→ **Your objective**:
Which lines of the listing hold the string "States"? Show each of them.

=== The data ===

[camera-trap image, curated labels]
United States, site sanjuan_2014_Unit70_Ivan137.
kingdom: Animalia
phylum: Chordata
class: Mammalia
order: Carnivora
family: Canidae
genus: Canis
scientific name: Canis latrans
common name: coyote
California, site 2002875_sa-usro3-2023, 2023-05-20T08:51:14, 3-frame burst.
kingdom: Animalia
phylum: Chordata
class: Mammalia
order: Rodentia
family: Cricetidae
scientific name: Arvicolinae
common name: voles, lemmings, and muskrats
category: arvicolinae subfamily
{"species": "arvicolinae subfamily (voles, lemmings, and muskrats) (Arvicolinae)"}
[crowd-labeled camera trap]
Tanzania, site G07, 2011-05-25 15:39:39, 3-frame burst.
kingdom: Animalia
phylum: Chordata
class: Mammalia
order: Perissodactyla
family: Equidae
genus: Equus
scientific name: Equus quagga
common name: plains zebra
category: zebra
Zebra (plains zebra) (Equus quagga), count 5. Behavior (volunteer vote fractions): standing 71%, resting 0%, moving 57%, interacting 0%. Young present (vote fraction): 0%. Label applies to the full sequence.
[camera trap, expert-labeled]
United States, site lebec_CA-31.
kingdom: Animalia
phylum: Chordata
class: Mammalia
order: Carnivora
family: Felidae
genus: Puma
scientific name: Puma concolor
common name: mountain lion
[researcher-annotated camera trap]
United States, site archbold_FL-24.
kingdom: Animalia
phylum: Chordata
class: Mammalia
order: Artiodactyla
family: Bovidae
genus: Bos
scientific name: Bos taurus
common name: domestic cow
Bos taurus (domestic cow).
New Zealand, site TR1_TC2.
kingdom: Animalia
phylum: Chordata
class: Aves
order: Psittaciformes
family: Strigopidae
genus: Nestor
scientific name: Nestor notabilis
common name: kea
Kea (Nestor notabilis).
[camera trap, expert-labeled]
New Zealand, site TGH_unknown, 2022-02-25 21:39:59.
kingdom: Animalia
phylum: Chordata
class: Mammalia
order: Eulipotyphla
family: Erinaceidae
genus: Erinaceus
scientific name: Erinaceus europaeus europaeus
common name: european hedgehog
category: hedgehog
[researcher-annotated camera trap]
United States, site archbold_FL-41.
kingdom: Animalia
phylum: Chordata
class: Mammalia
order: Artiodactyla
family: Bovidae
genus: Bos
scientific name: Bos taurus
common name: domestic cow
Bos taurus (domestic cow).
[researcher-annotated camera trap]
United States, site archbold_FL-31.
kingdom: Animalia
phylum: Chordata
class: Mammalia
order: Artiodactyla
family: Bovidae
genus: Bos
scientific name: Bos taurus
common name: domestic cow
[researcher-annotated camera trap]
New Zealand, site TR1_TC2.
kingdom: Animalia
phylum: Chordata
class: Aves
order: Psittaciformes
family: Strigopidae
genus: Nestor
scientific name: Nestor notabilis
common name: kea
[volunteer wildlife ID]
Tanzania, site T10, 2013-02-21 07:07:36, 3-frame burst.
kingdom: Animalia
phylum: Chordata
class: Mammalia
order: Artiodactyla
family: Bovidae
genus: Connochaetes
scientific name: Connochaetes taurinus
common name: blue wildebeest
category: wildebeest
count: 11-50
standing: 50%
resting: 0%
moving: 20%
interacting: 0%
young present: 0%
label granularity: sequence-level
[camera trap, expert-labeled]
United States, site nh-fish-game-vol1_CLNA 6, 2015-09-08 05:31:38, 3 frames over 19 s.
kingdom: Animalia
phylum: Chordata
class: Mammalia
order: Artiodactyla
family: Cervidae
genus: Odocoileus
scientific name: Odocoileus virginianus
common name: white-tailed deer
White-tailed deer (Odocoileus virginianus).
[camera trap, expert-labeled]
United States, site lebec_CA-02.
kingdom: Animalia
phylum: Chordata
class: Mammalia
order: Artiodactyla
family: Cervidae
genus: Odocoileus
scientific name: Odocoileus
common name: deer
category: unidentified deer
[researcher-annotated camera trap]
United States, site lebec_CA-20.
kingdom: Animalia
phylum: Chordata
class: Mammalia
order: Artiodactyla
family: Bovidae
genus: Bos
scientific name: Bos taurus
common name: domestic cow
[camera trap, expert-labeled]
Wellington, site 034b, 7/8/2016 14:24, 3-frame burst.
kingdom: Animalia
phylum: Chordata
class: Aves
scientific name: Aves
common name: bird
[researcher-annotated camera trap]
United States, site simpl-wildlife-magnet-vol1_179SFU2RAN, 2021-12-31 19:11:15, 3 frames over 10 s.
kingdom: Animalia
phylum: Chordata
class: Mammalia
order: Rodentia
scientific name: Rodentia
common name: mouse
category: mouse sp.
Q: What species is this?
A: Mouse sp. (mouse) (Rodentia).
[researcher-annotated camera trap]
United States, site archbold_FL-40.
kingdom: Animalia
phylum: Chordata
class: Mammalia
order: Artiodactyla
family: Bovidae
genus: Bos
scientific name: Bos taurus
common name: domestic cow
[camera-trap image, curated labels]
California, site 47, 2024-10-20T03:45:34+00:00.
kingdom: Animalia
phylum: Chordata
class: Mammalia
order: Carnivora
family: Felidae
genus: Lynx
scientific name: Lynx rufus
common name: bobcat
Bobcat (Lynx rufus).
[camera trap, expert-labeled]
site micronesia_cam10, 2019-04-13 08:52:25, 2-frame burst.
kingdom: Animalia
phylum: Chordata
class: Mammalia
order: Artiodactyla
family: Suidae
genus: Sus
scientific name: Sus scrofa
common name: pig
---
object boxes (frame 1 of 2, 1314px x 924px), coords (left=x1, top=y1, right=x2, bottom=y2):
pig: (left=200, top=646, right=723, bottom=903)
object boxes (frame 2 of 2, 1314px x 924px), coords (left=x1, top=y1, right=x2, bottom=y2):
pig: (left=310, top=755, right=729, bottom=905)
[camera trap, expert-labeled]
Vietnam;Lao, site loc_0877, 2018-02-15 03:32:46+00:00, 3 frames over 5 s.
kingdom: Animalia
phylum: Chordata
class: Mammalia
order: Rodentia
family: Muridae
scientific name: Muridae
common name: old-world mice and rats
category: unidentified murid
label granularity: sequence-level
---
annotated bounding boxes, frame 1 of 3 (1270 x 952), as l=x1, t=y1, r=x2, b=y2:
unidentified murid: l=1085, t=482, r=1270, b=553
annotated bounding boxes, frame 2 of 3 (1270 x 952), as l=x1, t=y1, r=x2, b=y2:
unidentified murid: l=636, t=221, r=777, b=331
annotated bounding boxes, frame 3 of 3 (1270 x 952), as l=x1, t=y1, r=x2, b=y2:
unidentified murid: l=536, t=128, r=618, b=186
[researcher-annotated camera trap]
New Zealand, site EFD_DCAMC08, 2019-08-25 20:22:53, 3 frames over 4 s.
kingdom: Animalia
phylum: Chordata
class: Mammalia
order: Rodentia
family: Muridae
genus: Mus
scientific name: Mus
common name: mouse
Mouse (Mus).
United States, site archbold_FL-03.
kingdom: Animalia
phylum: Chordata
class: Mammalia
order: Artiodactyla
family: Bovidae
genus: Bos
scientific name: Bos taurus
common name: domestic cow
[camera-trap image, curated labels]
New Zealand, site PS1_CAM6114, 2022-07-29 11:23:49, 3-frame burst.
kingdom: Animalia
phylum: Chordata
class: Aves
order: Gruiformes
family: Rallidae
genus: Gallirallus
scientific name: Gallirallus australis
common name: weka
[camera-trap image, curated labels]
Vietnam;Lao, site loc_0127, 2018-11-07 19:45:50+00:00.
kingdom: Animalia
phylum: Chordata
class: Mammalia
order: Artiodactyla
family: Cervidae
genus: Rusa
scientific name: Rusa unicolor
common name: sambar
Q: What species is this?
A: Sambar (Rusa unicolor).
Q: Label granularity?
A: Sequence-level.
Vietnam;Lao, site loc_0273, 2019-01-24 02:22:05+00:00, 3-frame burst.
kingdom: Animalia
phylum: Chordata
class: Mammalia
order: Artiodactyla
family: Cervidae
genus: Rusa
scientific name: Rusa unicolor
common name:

===

→ **Answer below**:
United States, site sanjuan_2014_Unit70_Ivan137.
United States, site lebec_CA-31.
United States, site archbold_FL-24.
United States, site archbold_FL-41.
United States, site archbold_FL-31.
United States, site nh-fish-game-vol1_CLNA 6, 2015-09-08 05:31:38, 3 frames over 19 s.
United States, site lebec_CA-02.
United States, site lebec_CA-20.
United States, site simpl-wildlife-magnet-vol1_179SFU2RAN, 2021-12-31 19:11:15, 3 frames over 10 s.
United States, site archbold_FL-40.
United States, site archbold_FL-03.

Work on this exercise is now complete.